Statistical analysis.

Statistical analysis was performed using STATA, version 8.0 (copyright 1984-2003; Stata Corporation, College Station, TX). A Kruskal-Wallis nonparametric test of equality was used to determine if there were any significant differences in oocyst or trophozoite-stage parasite counts between the different treatment groups. Pairwise comparisons using a nonparametric two-sample Mann-Whitney test were used to determine whether reductions in numbers of oocysts and intestinal trophozoites for treated versus untreated control mice were statistically significant and whether levels of oocyst shedding and trophozoites were equivalent for paromomycin- and pyrvinium-treated mice. Results were considered to be significant at a P value of <0.05.

RESULTS

Drug activity in vitro.

The effects of pyrvinium, paromomycin, and chloroquine treatment on parasite growth in cell culture were investigated by exposure of infected cells to the antimicrobial agents for 48 h (Fig. 1). IC₅₀s for pyrvinium, paromomycin, and chloroquine were calculated as 354 nM, 711 μM, and 27 μM, respectively, indicating that pyrvinium was ∼2,000 times more potent than paromomycin and ∼76 times more potent than chloroquine in vitro. Cytotoxic effects of pyrvinium on HCT-8 cells after 48 h of exposure were minimal (a <15% reduction in the number of cells) at all dose levels except the highest dose, 1.6 μM, at which a 40% reduction in cell numbers was observed. The cytotoxicity of chloroquine by the neutral red assay was quantified as a 15% reduction in cell numbers at 100 μM, a 12% reduction at 80 μM, and <5% reductions at all lower doses. The cytotoxicity of paromomycin in HCT-8 cells has previously been described as negligible by Gargala et al. (12).

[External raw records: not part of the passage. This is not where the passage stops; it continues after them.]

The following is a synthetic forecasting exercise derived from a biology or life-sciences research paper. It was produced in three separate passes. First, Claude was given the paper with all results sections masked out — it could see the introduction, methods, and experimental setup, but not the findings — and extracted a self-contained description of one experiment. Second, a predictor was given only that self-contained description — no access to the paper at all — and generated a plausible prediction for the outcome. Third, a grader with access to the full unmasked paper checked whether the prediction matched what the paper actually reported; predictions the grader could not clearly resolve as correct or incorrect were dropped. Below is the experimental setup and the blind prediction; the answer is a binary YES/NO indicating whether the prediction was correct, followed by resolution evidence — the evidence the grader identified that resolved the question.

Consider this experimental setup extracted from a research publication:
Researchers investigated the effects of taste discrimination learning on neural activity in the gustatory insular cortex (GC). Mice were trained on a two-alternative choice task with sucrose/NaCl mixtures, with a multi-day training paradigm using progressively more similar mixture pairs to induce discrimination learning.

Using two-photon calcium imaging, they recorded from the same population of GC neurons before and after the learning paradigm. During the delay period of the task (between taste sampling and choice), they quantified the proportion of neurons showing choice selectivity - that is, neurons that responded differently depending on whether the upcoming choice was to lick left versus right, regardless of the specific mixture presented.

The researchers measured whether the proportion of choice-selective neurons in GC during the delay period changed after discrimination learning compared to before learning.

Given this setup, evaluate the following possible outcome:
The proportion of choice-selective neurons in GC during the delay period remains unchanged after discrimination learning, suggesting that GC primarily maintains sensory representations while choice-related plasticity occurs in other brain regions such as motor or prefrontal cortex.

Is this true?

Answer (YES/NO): NO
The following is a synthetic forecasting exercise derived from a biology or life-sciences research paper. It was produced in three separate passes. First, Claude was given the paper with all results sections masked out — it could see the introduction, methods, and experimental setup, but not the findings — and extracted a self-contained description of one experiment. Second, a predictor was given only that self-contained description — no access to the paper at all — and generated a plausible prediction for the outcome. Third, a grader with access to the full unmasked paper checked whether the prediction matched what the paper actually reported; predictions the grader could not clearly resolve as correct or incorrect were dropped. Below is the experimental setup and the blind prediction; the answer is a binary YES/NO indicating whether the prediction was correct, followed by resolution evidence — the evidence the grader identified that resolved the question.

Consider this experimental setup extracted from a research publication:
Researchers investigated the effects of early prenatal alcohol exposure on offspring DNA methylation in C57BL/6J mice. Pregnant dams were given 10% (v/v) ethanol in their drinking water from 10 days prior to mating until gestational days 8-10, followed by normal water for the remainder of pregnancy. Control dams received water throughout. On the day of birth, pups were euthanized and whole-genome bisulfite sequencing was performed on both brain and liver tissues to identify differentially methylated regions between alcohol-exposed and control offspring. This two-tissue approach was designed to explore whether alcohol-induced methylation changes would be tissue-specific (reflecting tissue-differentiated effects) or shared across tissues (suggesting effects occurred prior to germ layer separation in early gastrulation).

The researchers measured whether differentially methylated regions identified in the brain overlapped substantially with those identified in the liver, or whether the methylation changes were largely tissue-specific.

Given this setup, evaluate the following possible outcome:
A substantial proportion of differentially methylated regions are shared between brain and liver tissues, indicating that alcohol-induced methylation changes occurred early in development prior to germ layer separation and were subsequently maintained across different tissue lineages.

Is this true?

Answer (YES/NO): NO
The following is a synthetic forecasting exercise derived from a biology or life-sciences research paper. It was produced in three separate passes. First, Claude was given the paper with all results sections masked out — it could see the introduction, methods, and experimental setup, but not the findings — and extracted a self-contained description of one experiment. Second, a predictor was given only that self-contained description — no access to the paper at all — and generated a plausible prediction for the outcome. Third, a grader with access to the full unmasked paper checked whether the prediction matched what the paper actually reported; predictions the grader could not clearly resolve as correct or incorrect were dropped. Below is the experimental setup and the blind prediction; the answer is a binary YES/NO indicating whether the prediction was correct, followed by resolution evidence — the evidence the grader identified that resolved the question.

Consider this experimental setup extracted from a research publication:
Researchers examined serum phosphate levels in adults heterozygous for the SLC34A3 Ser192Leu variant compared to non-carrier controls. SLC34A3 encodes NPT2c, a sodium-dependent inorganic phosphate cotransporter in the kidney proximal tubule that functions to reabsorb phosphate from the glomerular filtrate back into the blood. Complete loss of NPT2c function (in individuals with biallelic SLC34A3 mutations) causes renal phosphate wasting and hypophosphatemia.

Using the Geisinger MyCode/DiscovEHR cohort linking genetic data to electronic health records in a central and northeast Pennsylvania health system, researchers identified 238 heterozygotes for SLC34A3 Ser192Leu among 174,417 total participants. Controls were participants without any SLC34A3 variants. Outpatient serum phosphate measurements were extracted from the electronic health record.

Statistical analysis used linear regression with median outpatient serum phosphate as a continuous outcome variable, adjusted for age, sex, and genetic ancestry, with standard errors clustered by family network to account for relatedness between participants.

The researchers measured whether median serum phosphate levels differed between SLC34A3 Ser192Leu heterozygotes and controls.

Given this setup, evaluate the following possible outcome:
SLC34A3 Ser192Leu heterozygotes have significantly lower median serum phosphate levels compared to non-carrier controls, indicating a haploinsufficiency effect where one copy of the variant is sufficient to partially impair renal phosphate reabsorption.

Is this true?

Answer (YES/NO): YES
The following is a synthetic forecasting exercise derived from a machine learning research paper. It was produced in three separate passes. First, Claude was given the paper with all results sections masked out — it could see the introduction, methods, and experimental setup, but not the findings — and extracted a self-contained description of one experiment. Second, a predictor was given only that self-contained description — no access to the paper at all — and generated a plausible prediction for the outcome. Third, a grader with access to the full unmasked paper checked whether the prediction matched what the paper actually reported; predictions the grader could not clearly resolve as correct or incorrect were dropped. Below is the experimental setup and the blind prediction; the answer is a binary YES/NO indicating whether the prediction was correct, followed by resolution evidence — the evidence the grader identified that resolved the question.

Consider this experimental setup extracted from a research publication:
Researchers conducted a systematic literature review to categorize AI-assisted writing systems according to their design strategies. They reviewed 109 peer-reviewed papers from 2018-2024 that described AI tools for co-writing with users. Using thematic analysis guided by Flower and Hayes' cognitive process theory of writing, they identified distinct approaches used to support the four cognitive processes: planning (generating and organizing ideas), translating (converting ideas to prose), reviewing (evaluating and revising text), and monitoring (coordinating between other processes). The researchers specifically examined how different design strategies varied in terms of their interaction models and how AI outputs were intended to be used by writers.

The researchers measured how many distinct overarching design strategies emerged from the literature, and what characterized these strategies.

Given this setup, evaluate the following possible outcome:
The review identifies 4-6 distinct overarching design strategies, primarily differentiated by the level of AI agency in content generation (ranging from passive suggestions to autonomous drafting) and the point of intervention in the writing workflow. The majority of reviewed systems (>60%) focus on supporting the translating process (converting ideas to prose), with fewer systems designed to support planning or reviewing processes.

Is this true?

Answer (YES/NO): NO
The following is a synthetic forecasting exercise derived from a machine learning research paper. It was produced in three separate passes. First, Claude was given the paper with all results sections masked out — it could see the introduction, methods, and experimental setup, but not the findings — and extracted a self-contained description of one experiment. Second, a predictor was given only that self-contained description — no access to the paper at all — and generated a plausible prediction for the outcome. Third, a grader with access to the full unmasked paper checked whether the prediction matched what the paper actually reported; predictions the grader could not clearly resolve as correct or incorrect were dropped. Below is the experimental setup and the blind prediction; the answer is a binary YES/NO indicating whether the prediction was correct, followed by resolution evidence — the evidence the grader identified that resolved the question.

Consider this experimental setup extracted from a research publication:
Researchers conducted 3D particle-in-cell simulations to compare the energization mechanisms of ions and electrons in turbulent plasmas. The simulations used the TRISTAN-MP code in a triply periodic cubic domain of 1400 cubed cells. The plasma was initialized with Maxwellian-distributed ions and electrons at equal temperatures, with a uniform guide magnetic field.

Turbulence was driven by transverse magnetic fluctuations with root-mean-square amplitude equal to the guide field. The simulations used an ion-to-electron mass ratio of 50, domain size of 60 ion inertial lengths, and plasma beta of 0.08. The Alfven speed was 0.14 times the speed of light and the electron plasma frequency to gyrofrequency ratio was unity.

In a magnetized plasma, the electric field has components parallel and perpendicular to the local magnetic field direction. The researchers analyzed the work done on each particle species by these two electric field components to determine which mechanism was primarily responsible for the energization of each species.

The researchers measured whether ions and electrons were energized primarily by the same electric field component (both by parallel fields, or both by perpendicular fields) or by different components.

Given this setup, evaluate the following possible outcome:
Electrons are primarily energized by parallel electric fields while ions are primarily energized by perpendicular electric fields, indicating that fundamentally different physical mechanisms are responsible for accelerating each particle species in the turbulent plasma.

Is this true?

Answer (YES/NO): YES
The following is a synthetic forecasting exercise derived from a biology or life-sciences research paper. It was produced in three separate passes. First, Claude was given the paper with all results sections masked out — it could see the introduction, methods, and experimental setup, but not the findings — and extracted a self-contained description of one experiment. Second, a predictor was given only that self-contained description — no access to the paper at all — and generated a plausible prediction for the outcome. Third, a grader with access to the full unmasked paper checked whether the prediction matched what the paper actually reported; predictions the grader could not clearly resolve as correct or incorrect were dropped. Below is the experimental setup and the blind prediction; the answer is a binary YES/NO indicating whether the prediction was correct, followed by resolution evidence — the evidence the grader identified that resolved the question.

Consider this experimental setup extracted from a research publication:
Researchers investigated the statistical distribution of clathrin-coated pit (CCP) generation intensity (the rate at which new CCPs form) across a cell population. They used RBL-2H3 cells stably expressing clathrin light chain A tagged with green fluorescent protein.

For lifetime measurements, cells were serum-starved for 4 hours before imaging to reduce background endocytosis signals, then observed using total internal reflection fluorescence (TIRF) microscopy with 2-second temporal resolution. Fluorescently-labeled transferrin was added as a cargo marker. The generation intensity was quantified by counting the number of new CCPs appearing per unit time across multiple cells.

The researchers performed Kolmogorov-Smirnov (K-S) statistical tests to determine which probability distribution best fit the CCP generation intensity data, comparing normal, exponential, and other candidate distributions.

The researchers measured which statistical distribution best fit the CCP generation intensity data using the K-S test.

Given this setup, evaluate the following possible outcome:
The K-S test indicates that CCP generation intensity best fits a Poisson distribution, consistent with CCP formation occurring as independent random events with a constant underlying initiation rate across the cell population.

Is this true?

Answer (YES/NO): NO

FIG. 1. — Effects of pyrvinium, chloroquine, and paromomycin on *C. parvum* growth in HCT-8 cells. Drugs were added to cultures 1.5 h after the addition of 5 × 10³ oocysts/well and were incubated for 48 h. Parasite growth was determined by an ELISA using rat polyclonal anti-*Cryptosporidium* sera. The percentages of inhibition by pyrvinium (squares), chloroquine (triangles), and paromomycin (circles) are from biologic replicate experiments. Error bars, representing standard deviations, are from triplicate wells with the biologic duplicates.

Drug activity in neonatal mice.

The efficacy of pyrvinium, in comparison to that of paromomycin, was tested in a neonatal mouse model (20). Oocyst shedding by C. parvum-infected mice, as one indicator of drug efficacy, was quantified by IFA on distal colonic fecal smears made at the time of necropsy. The effects of various treatment regimens on oocyst shedding are presented in Table 1. At the 5-mg/kg/day dose, a >90% reduction in oocyst shedding was observed for the pyrvinium-treated mice compared to the vehicle control mice. Based on the confidence intervals, the level of oocyst shedding in mice treated with 5 mg/kg/day pyrvinium was equivalent to that in mice treated with 100 mg/kg/day paromomycin, though paromomycin was administered at a 20-fold-higher dose. Slightly higher levels of oocyst shedding were observed at the 12.5-mg/kg/day dose of pyrvinium, a finding that may be associated with drug-induced toxicity, since three mice in this treatment group died, though there were no deaths in any other group. However, after 4 days of pyrvinium treatment at either dose, there was no significant reduction in the weight of mice from that of controls (data not shown).

In addition to evaluation of oocyst shedding, levels of C. parvum trophozoites in the intestinal epithelium were determined by microscopic evaluation of H&E-stained histological sections from treated and untreated mice (Fig. 2). The comparative effects of treatment with pyrvinium or paromomycin for 6 consecutive days on levels of C. parvum trophozoites in individual intestinal sections are shown in Fig. 3. Parasite densities tended to be highest at the terminal ileum, adjacent to the appendix. Although parasite densities were generally lower in the appendix than in the ileum, we observed that low numbers of trophozoites could often be found in the appendix even when the ileum appeared to be clear of infection, indicating that the appendix could act as a reservoir for Cryptosporidium in the gastrointestinal tract, from which the ileum could be repopulated. Both drugs showed near 90% or greater reductions in the mean numbers of trophozoites in the terminal ileum, appendix, and colon.

FIG. 2. — Representative H&E-stained intestinal sections from *C. parvum*-infected neonatal mice. Trophozoites are shown covering the intestinal epithelial cells in the ileum, appendix, and colon in control mice, while only a few trophozoites are present in pyrvinium- or paromomycin-treated mice. Size bars, 50 μm. Magnification, ×400.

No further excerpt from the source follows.